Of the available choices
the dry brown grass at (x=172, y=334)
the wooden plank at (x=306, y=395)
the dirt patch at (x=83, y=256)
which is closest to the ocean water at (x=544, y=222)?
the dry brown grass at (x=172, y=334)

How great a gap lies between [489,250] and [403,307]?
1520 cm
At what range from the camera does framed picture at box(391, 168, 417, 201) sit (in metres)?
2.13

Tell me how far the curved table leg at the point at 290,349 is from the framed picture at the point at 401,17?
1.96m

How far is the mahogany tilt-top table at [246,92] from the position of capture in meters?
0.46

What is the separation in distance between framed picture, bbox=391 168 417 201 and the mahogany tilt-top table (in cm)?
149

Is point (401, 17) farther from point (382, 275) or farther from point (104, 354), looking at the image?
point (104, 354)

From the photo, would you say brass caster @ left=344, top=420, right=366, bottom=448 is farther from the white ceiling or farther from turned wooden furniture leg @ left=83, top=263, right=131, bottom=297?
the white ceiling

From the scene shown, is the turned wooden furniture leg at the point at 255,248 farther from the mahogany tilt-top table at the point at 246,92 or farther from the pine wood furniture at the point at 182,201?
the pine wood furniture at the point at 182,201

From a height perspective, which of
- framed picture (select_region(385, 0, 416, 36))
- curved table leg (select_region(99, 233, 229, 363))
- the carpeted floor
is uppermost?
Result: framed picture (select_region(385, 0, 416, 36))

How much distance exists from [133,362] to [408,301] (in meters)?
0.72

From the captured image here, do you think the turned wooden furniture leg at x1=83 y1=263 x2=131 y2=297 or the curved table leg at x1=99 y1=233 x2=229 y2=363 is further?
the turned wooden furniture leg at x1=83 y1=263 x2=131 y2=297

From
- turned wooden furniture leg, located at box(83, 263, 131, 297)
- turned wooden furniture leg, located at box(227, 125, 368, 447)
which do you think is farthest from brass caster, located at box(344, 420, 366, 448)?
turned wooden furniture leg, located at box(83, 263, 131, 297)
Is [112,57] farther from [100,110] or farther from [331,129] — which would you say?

====================

◆ **Problem**
From the first line to the last, retype the data exactly.

◆ **Written answer**
Of the available choices
the dry brown grass at (x=172, y=334)
the wooden plank at (x=306, y=395)
the dirt patch at (x=83, y=256)
which is closest to the ocean water at (x=544, y=222)?
the dry brown grass at (x=172, y=334)

How great a gap lies between [489,250] and [403,307]?
1520 cm
At what range from the camera does framed picture at box(391, 168, 417, 201) sit (in metres)?
2.13

Tell me how far the curved table leg at the point at 290,349 is from the framed picture at the point at 401,17?
1.96m

How far is the mahogany tilt-top table at [246,92] from the position of capture in meters?
0.46

What is the separation in distance between framed picture, bbox=391 168 417 201 and the mahogany tilt-top table (in cm)?
149

Is point (401, 17) farther from point (382, 275) or farther from point (104, 354), looking at the image?
point (104, 354)

From the photo, would you say brass caster @ left=344, top=420, right=366, bottom=448 is farther from the white ceiling or farther from turned wooden furniture leg @ left=83, top=263, right=131, bottom=297?
the white ceiling

From the scene shown, is the turned wooden furniture leg at the point at 255,248 farther from the mahogany tilt-top table at the point at 246,92 or farther from the pine wood furniture at the point at 182,201?
the pine wood furniture at the point at 182,201

From a height perspective, which of
- framed picture (select_region(385, 0, 416, 36))
- curved table leg (select_region(99, 233, 229, 363))
- the carpeted floor
is uppermost?
Result: framed picture (select_region(385, 0, 416, 36))

How much distance exists from [133,362] to [408,301] (in meters)?
0.72

From the captured image here, do you think the turned wooden furniture leg at x1=83 y1=263 x2=131 y2=297 or the curved table leg at x1=99 y1=233 x2=229 y2=363 is further?
the turned wooden furniture leg at x1=83 y1=263 x2=131 y2=297

From
- turned wooden furniture leg, located at box(83, 263, 131, 297)
- turned wooden furniture leg, located at box(227, 125, 368, 447)
which do you think is farthest from brass caster, located at box(344, 420, 366, 448)?
turned wooden furniture leg, located at box(83, 263, 131, 297)
Is [112,57] farther from [100,110] or farther from [331,129] — which would you say?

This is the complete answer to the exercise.